Exercise instructions:
(a) Write out everything in the passage on Mr. Obama's private dinners from "In Rome in March, Mr." down to "on his job.", keeping the wording identical.
(b) Extend the passage on Mr. Obama's private dinners with a few sentences that pick up after its final sentence.

In Rome in March, Mr. Piano said, the president seemed happy to talk about something other than politics and current events. “I think he was refreshed to sit down in a beautiful place, with good food, and talking with serenity about important things,” Mr. Piano said. He recalled that Mr. Obama, who once had dreams of becoming an architect, had many questions about Mr. Piano’s work.
“It was a real curiosity of a real man who was trying to explore how things happen,” Mr. Piano said.
David gave an uncritical rundown of how Obama's friendships and fund-raising ran on the same track, before a reference to illegal immigrants. Yet even though the border crisis is the administration's scandal de jure, Davis failed to mention it, even given such an opening to suggest Obama spend less time shooting the breeze with Ken Burns and more time on his job.
Guests at the dinners are typically supporters of the president and sympathetic to his political views, but not always. At the dinner in Rome, one guest was Italo Zanzi, the American-born chief executive of A. S. Roma, another top Italian soccer team. Mr. Zanzi was a Republican candidate for Congress in his native New York in 2006, and in 2008 he contributed to the presidential campaign of Senator John McCain of Arizona, Mr. Obama’s Republican rival.

Listed entries:

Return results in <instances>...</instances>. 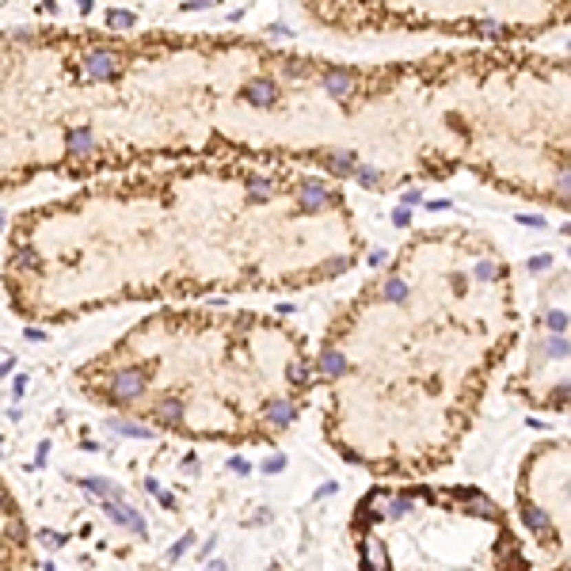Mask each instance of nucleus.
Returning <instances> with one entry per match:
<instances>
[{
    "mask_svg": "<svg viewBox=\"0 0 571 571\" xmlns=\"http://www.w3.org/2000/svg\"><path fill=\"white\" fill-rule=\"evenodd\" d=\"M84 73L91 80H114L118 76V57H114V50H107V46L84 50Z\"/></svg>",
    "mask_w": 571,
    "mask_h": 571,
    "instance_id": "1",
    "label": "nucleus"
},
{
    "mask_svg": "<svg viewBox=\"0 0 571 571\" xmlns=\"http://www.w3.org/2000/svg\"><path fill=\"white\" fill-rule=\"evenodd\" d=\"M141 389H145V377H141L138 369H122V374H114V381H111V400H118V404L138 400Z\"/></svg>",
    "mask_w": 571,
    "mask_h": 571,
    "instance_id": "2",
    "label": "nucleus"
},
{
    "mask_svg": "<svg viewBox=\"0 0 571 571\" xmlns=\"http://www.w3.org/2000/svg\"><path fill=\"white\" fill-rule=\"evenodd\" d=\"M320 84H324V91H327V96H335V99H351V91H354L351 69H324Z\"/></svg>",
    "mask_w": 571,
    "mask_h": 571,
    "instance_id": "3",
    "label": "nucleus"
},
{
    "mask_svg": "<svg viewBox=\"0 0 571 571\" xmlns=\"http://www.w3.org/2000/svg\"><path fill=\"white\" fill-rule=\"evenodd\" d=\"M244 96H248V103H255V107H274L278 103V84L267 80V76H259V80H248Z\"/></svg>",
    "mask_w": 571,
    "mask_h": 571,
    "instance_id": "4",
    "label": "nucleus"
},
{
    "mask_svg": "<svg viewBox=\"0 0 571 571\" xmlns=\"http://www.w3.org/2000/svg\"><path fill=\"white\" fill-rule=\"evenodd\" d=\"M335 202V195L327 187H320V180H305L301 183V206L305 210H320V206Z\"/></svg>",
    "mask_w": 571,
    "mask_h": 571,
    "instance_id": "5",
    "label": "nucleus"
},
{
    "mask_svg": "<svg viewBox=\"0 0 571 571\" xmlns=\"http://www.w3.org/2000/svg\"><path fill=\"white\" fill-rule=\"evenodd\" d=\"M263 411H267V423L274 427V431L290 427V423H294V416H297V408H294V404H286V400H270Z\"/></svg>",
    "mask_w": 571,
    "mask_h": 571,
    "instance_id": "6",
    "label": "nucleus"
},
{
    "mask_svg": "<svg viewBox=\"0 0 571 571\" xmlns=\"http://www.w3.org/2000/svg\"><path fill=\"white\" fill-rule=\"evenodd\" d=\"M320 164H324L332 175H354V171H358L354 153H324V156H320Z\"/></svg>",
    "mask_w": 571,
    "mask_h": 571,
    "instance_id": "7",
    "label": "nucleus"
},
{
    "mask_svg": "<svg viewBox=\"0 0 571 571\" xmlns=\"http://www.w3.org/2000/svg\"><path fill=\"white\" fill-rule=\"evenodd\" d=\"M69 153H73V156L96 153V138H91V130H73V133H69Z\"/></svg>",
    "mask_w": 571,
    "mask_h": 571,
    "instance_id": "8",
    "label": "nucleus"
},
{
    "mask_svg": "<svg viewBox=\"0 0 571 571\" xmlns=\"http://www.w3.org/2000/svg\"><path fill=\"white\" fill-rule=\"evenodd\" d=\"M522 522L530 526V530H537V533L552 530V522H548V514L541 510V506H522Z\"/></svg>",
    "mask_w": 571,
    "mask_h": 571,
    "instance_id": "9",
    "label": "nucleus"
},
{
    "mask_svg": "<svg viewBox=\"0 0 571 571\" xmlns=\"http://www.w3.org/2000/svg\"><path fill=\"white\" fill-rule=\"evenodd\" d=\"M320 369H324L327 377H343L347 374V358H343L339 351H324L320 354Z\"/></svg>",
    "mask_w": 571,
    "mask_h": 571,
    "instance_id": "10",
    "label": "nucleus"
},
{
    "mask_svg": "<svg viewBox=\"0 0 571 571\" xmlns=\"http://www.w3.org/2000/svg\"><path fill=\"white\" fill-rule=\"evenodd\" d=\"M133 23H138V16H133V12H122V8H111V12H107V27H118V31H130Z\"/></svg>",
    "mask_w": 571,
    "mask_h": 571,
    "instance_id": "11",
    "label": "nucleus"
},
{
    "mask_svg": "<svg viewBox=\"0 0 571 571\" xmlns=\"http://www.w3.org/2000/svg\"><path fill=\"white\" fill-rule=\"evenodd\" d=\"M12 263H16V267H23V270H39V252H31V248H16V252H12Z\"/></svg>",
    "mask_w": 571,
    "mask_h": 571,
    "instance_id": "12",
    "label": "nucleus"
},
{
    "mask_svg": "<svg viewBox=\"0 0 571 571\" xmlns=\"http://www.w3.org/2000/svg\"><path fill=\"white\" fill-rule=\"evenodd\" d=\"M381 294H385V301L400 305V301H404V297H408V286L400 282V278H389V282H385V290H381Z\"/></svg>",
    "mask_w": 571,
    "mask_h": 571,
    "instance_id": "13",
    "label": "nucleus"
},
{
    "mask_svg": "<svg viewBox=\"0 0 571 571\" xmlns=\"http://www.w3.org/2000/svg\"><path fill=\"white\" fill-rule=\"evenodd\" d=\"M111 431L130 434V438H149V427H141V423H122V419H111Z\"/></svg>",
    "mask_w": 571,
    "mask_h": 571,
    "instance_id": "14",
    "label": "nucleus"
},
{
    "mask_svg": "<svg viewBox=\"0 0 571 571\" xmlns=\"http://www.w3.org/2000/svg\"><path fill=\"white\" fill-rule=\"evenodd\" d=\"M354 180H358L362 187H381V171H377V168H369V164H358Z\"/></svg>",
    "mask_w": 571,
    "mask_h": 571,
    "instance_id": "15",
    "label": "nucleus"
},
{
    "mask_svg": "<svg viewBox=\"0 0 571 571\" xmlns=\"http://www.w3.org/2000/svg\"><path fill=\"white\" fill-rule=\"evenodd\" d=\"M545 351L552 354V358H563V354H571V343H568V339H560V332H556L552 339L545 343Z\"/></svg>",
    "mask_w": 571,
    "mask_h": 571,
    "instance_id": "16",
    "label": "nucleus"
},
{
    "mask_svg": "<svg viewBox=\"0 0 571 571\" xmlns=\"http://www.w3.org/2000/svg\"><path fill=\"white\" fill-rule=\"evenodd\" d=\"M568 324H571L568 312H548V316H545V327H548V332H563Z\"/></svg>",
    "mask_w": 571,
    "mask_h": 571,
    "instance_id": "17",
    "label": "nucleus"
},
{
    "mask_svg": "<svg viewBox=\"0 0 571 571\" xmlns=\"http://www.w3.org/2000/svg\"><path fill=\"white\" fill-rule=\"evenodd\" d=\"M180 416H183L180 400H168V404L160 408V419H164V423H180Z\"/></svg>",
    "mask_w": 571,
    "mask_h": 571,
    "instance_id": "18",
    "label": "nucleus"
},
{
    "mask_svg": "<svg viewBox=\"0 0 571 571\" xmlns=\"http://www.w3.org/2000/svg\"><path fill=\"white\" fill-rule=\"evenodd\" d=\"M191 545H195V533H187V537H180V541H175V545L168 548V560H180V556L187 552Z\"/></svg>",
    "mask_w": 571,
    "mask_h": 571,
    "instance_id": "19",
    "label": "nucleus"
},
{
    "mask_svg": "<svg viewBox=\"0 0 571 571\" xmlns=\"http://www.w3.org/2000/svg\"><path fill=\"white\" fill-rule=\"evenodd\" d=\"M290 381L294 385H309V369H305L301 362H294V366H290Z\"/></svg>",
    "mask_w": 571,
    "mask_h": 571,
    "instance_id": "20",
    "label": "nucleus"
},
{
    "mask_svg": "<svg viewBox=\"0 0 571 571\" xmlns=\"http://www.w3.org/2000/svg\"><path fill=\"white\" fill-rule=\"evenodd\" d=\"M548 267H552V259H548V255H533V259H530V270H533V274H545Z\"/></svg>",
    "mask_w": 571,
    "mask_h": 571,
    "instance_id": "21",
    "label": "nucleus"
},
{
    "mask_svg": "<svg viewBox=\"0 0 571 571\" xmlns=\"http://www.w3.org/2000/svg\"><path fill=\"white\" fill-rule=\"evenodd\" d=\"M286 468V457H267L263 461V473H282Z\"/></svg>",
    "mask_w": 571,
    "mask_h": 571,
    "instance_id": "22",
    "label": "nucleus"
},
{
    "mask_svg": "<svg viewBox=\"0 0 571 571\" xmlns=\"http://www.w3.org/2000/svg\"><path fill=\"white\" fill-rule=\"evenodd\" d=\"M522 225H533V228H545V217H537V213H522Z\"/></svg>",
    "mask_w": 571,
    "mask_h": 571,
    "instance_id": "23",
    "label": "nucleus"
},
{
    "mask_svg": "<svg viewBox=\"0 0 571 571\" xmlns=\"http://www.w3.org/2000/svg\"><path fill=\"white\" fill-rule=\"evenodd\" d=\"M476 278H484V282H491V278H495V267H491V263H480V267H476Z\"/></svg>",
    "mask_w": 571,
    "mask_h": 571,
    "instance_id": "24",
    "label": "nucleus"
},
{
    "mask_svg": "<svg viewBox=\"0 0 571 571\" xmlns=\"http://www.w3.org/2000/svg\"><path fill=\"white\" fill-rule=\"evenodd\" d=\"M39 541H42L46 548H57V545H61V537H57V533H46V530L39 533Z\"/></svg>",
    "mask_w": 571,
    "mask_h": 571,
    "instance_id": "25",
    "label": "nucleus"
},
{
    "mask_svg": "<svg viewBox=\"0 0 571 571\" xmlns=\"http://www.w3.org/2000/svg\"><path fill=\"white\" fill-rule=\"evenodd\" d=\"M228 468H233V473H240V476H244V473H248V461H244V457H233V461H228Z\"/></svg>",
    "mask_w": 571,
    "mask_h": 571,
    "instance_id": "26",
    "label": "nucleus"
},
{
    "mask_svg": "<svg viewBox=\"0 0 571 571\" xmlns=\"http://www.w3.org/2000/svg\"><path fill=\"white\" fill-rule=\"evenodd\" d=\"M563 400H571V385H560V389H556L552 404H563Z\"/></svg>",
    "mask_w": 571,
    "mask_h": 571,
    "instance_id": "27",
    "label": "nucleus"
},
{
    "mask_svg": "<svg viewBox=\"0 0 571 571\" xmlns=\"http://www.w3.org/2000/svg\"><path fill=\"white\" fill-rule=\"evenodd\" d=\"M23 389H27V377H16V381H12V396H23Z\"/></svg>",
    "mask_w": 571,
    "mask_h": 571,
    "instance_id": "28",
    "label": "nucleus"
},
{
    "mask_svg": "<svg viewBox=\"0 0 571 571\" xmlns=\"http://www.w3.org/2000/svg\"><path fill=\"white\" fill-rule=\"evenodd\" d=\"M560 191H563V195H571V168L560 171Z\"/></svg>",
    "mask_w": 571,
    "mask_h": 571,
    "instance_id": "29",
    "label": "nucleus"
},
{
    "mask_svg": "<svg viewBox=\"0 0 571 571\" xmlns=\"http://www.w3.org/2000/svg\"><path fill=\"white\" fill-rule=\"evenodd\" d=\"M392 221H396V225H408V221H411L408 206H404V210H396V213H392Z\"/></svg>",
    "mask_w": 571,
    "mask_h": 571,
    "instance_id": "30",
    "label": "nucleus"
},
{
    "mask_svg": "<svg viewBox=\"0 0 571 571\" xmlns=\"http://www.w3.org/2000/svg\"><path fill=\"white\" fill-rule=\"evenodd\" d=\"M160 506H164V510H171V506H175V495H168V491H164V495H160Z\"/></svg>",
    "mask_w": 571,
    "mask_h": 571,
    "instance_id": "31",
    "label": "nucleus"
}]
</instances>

---

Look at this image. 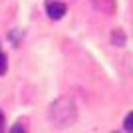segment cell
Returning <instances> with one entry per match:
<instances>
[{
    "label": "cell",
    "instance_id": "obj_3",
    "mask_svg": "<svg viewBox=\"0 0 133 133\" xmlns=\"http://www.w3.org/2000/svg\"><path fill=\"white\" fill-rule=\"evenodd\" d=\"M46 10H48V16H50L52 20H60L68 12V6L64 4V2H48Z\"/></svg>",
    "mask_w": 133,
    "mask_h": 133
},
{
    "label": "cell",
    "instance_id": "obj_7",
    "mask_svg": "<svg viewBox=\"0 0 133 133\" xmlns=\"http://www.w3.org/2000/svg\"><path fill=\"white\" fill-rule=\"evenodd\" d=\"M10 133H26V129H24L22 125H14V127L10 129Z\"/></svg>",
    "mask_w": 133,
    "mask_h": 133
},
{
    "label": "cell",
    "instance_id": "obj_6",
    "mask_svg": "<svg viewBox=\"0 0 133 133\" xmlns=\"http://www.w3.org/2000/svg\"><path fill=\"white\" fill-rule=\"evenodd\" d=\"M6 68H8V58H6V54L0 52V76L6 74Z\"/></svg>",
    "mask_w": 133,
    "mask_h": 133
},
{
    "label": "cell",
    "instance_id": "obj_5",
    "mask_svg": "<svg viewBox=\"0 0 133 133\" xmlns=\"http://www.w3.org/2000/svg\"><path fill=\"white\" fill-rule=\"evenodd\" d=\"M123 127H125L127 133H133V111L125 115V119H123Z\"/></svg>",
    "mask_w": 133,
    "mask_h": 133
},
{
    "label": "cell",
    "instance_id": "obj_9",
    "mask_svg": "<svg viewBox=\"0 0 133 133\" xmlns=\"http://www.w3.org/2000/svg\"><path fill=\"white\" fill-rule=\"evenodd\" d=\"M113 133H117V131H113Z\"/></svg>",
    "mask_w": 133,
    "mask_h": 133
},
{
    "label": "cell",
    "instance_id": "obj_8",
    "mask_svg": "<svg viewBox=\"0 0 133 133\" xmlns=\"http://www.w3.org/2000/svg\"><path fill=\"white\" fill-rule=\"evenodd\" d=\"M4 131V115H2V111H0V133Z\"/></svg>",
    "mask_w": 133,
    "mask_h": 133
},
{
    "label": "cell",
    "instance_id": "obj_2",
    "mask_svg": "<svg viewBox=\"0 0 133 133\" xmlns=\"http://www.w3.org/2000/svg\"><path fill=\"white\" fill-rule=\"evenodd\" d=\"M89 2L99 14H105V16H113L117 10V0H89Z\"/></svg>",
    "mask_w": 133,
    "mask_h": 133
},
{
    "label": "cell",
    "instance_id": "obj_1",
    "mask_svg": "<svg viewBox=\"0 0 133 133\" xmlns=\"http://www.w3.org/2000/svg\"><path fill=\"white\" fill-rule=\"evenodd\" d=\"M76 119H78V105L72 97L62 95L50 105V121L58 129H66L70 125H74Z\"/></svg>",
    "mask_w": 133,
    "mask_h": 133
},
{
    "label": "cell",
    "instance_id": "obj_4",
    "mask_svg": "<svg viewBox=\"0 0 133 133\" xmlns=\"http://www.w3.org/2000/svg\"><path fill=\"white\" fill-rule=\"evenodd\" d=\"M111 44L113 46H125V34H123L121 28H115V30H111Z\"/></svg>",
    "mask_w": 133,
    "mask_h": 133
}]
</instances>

Expected results:
(a)
In Rome in March, Mr. Piano said, the president seemed happy to talk about something other than politics and current events. “I think he was refreshed to sit down in a beautiful place, with good food, and talking with serenity about important things,” Mr. Piano said. He recalled that Mr. Obama, who once had dreams of becoming an architect, had many questions about Mr. Piano’s work.
“It was a real curiosity of a real man who was trying to explore how things happen,” Mr. Piano said.
David gave an uncritical rundown of how Obama's friendships and fund-raising ran on the same track, before a reference to illegal immigrants. Yet even though the border crisis is the administration's scandal de jure, Davis failed to mention it, even given such an opening to suggest Obama spend less time shooting the breeze with Ken Burns and more time on his job.

(b)
During his own campaign, Mr. Zanzi highlighted his opposition to legislation granting citizenship to illegal immigrants, and he advocated random checks by the police to deport those without legal status.
Davis instead stuck to the real story: What did the president drink?
In Paris, the president was up again until nearly midnight enjoying, among other things, Drappier Champagne.
Over the years the Times has laid down a long line of drool over "sophisticated, nuanced" liberalism, whether it's politicians (Secretary of State John Kerry) policies (Obama on Israel), or places (Europe in general). Needless to say, that's not quite how they covered former President George W. Bush.
Then-Times reporter Matt Bai in 2012 even praised Obama's fact-challenged memoir, in which he condensed some characters into one, as a sign of Obama's smarts, his "narrative sophistication, his novelistic instinct for developing themes."